The pathogenesis and progression of osteoarthritis (OA) involve a multidimensional interplay of biomechanical abnormalities, metabolic disturbances, and inflammatory cascades. Current clinical interventions for OA face limitations such as singular therapeutic targets and significant adverse effects, highlighting an urgent need to explore innovative strategies targeting pathological network regulation.

Main body

Recent advancements have revealed that exercise training modulates OA through the “exercise-myokine-joint” regulatory axis. This axis is mediated by myokines secreted from skeletal muscle, providing a breakthrough direction for OA prevention and treatment. Studies demonstrate that physical exercise ameliorates OA progression through biomechanical adaptations, inflammatory modulation, and metabolic regulation, with myokines serving as molecular messengers that precisely regulate cartilage metabolism, inflammatory responses, and bone remodeling networks.
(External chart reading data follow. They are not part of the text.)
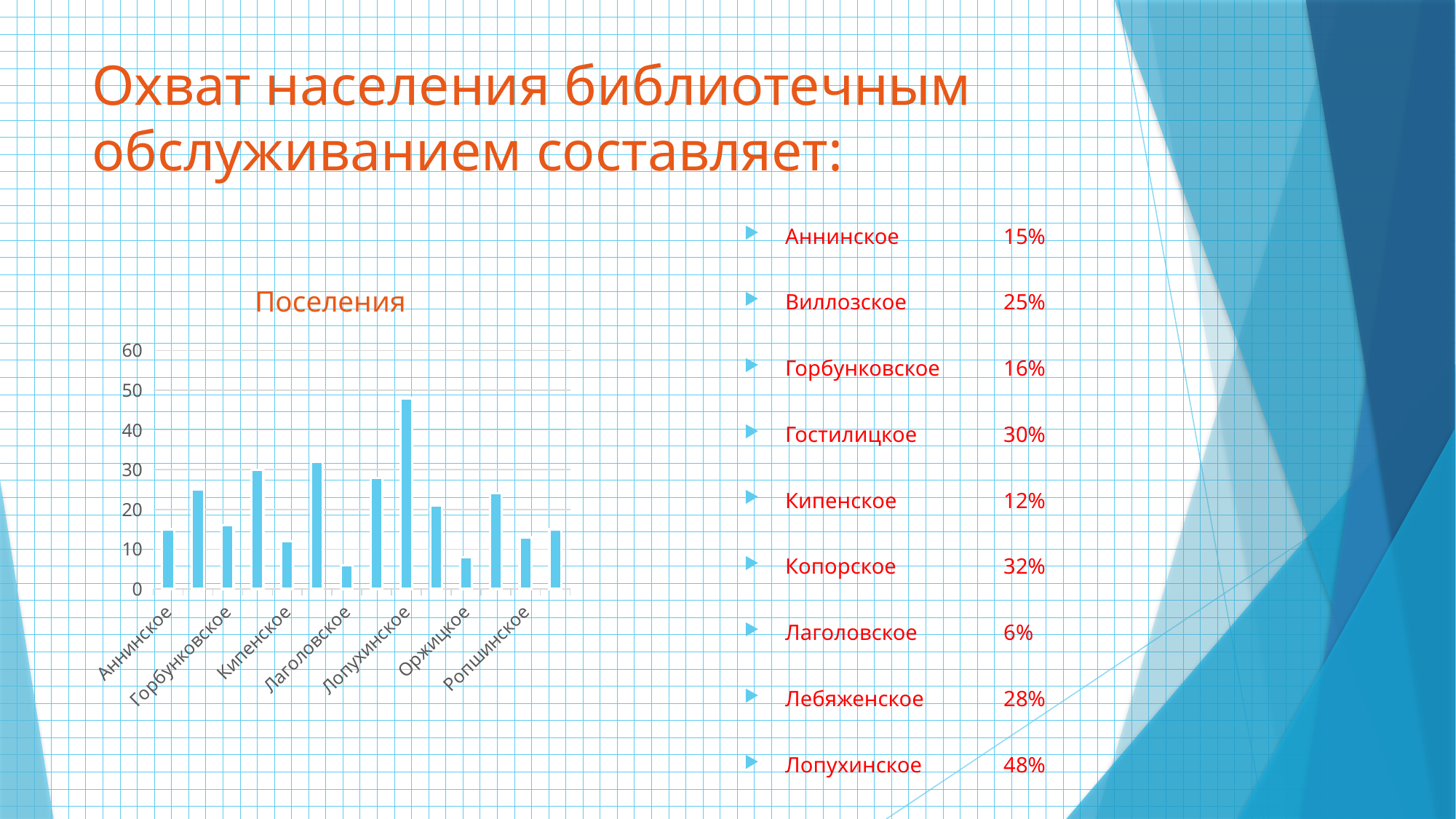
How many bars are plotted in the chart? 14 Is the value for Лаголовское greater or less than 10? less Is the value for Лопухинское greater or less than 40? greater Is the value for Ропшинское greater or less than 20? less Which is larger, the value for Горбунковское or the value for Лаголовское? Горбунковское What is the title of the chart? Поселения Which labelled settlement has the highest bar in the chart? Лопухинское According to the list on the slide, what is the library service coverage for Лопухинское? 48% What kind of chart is shown on the slide? bar chart Which is larger, the value for Лопухинское or the value for Аннинское? Лопухинское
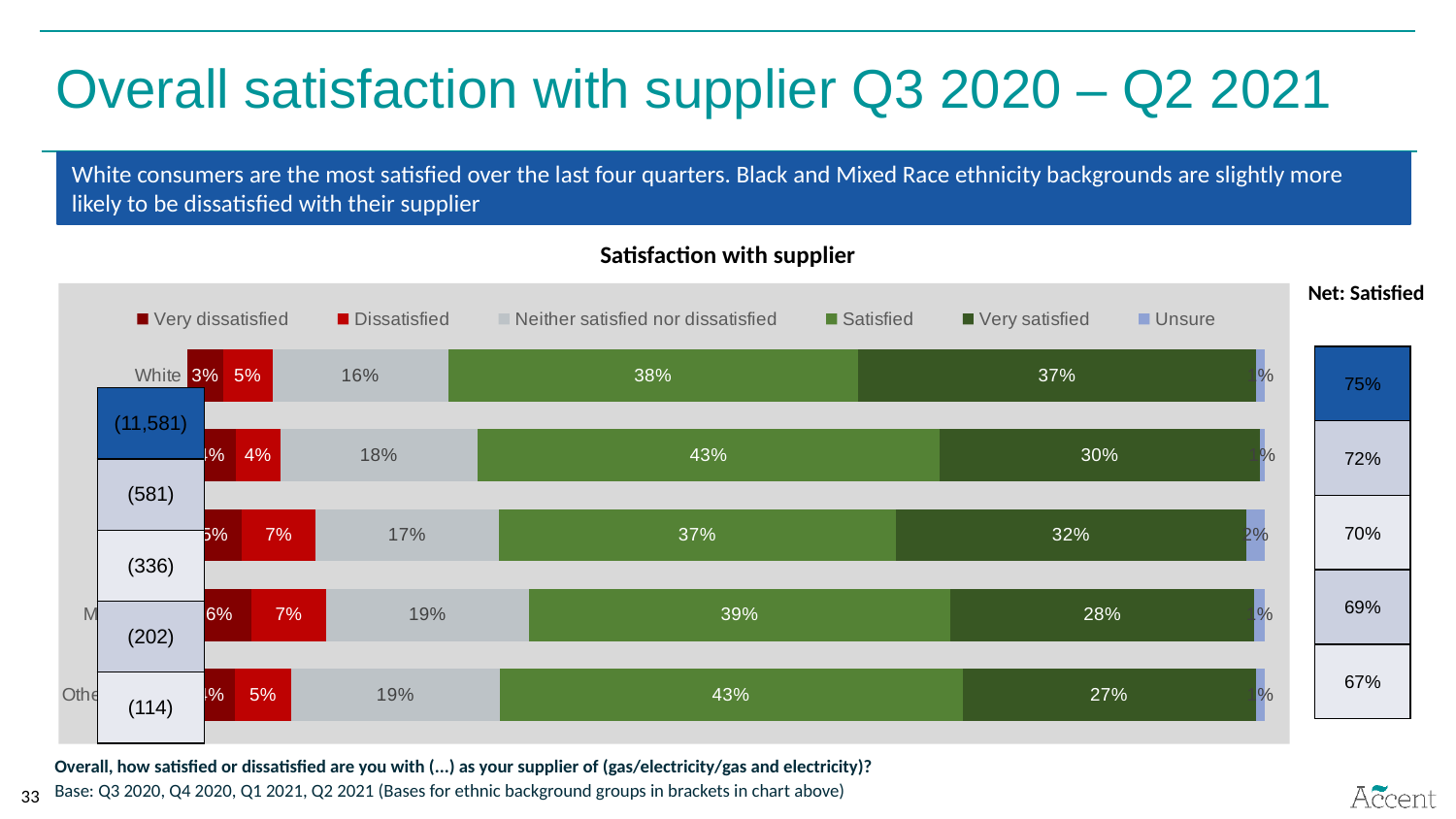
What is the difference between the 'Satisfied' and 'Very satisfied' percentages for White consumers? 1 percentage point For the group with base (202), what percentage are 'Satisfied'? 39% What percentage of White consumers are 'Neither satisfied nor dissatisfied'? 16% What is the title of the chart? Satisfaction with supplier Which group has the highest 'Net: Satisfied' value? White What percentage of White consumers are 'Satisfied' with their supplier? 38% How many ethnic background groups (bars) are shown in the chart? 5 Do the 'Net: Satisfied' values rise or fall going from the top bar to the bottom bar? Fall How many series does the legend of the 'Satisfaction with supplier' chart list? 6 What kind of chart is shown on the slide? Stacked bar chart What percentage of White consumers are 'Very satisfied' with their supplier? 37% What is the 'Net: Satisfied' value for White consumers? 75%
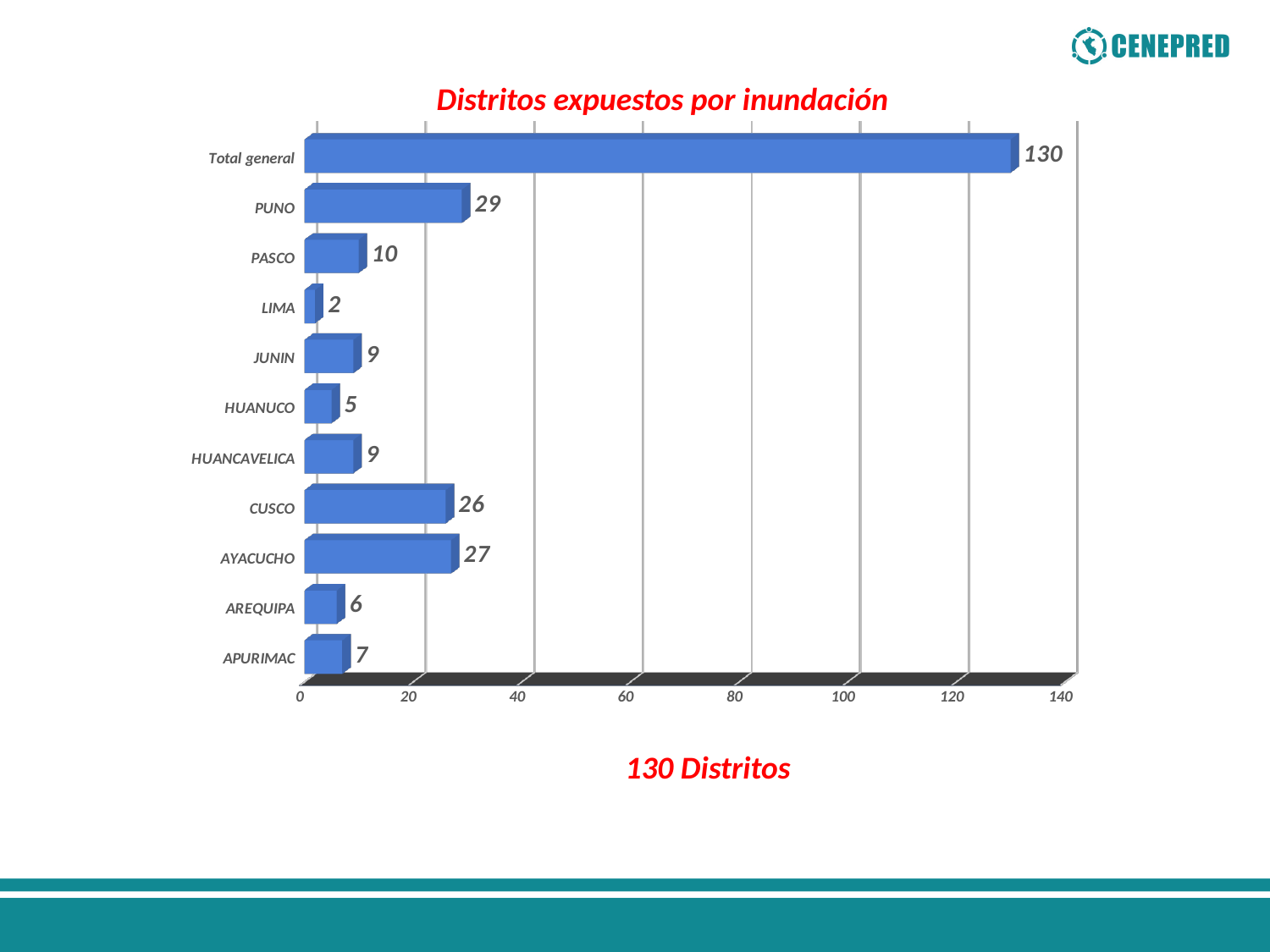
Which category has the lowest value? LIMA What is the value for PUNO? 29 What is the title of the chart? Distritos expuestos por inundación How many categories are shown on the chart, including Total general? 11 Which is larger, the value for PASCO or the value for APURIMAC? PASCO What is the difference between the values for AYACUCHO and CUSCO? 1 What is the value for CUSCO? 26 Excluding Total general, which region has the highest value? PUNO What is the highest value shown on the horizontal axis? 140 What is the value for Total general? 130 What is the value for LIMA? 2 What kind of chart is shown on the slide? Bar chart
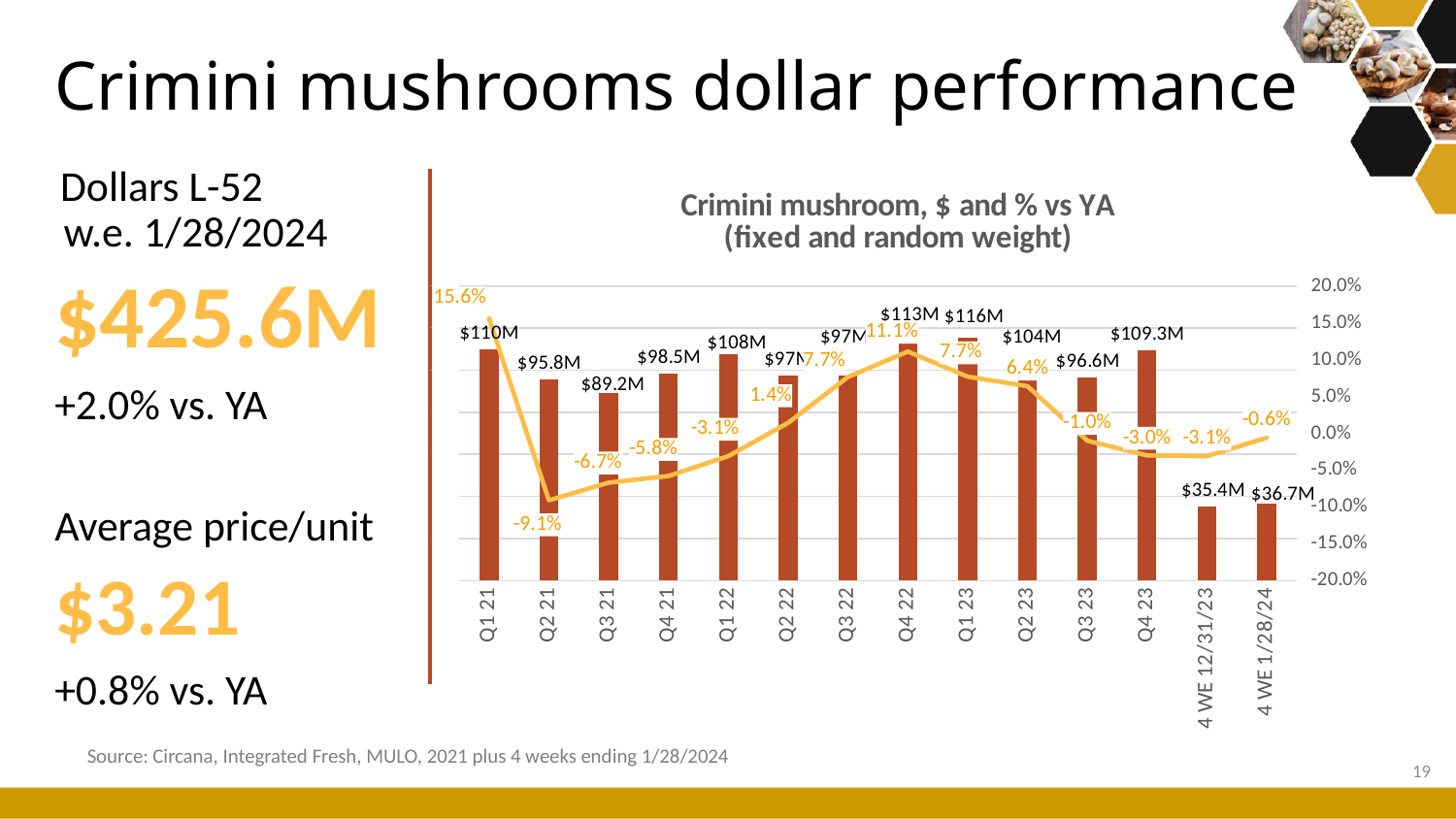
What is the % vs YA value for Q4 22 in the Crimini mushroom chart? 11.1% What is the difference in dollar value between Q4 23 and Q3 23 in the Crimini mushroom chart? $12.7M Which quarter has the highest dollar value in the Crimini mushroom chart? Q1 23 What kind of chart is the Crimini mushroom chart? Combined bar and line chart Does the % vs YA line rise or fall from Q2 21 to Q4 22 in the Crimini mushroom chart? Rise What is the dollar value for the 4 WE 1/28/24 period in the Crimini mushroom chart? $36.7M Which period has the lowest % vs YA value in the Crimini mushroom chart? Q2 21 Which has the larger dollar value in the Crimini mushroom chart, Q1 21 or Q1 22? Q1 21 How many periods are shown on the x axis of the Crimini mushroom chart? 14 What is the % vs YA value for Q1 21 in the Crimini mushroom chart? 15.6% What is the title of the chart on the slide? Crimini mushroom, $ and % vs YA (fixed and random weight) What is the dollar value for Q1 23 in the Crimini mushroom chart? $116M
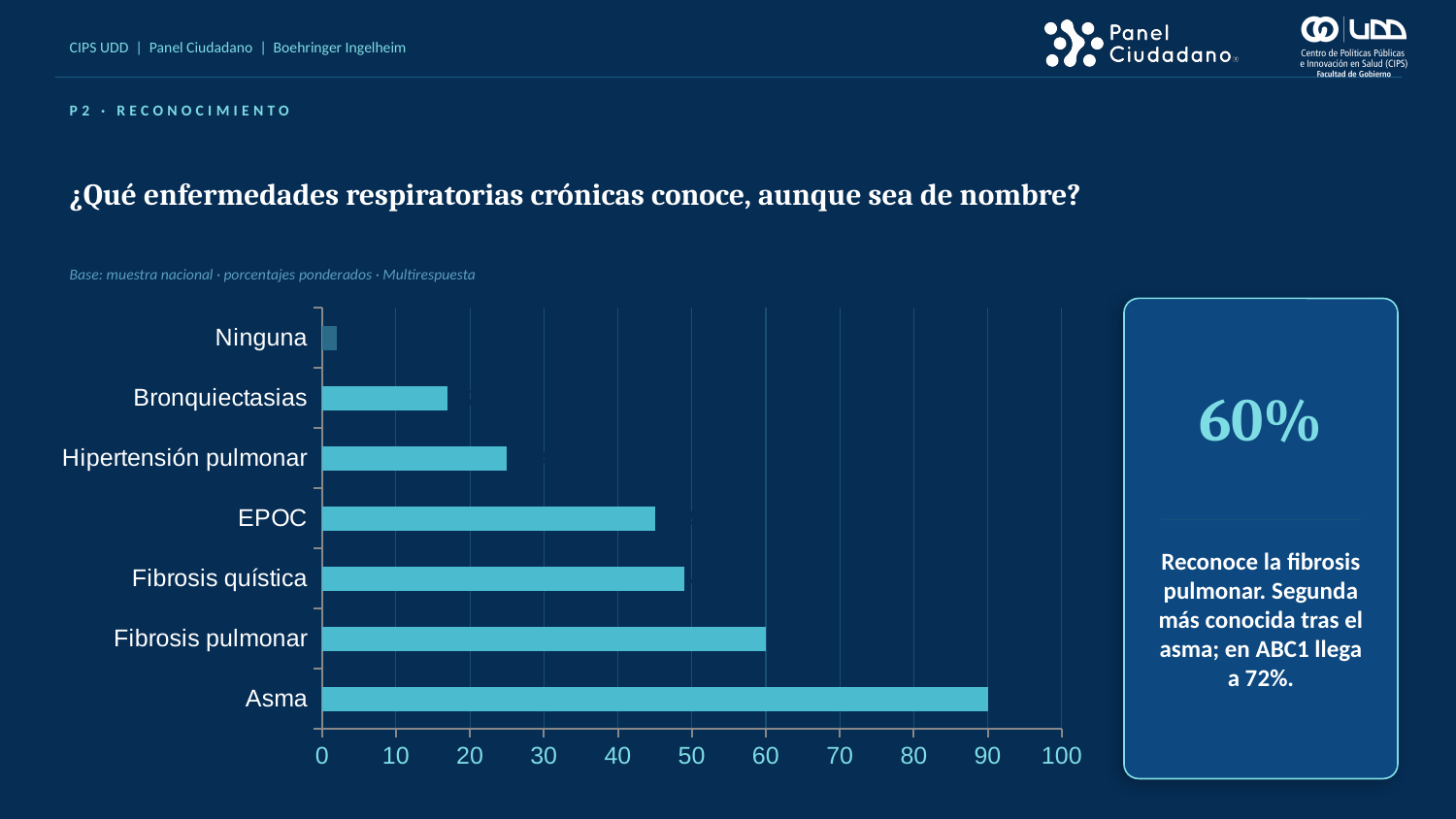
What kind of chart is shown on the slide? Bar chart What is the title of the chart on the slide? ¿Qué enfermedades respiratorias crónicas conoce, aunque sea de nombre? Which category has the highest value in the chart? Asma Which category has the lowest value in the chart? Ninguna Is the value for Bronquiectasias greater or less than 20? less Is the value for Asma greater or less than 80? greater Is the value for Ninguna greater or less than 10? less How many categories (diseases/options) are plotted in the chart? 7 Which has a larger value, Hipertensión pulmonar or Bronquiectasias? Hipertensión pulmonar What percentage of respondents recognise Fibrosis pulmonar? 60%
Notably, exercise parameters (modality, intensity, frequency) exhibit dose-dependent correlations with myokine secretion profiles.

Conclusions

This review systematically examines the molecular basis and translational potential of the exercise-myokine-OA regulatory network, offering theoretical support for developing myokine-targeted precision interventions while pioneering novel pathways for clinical optimization of exercise therapy.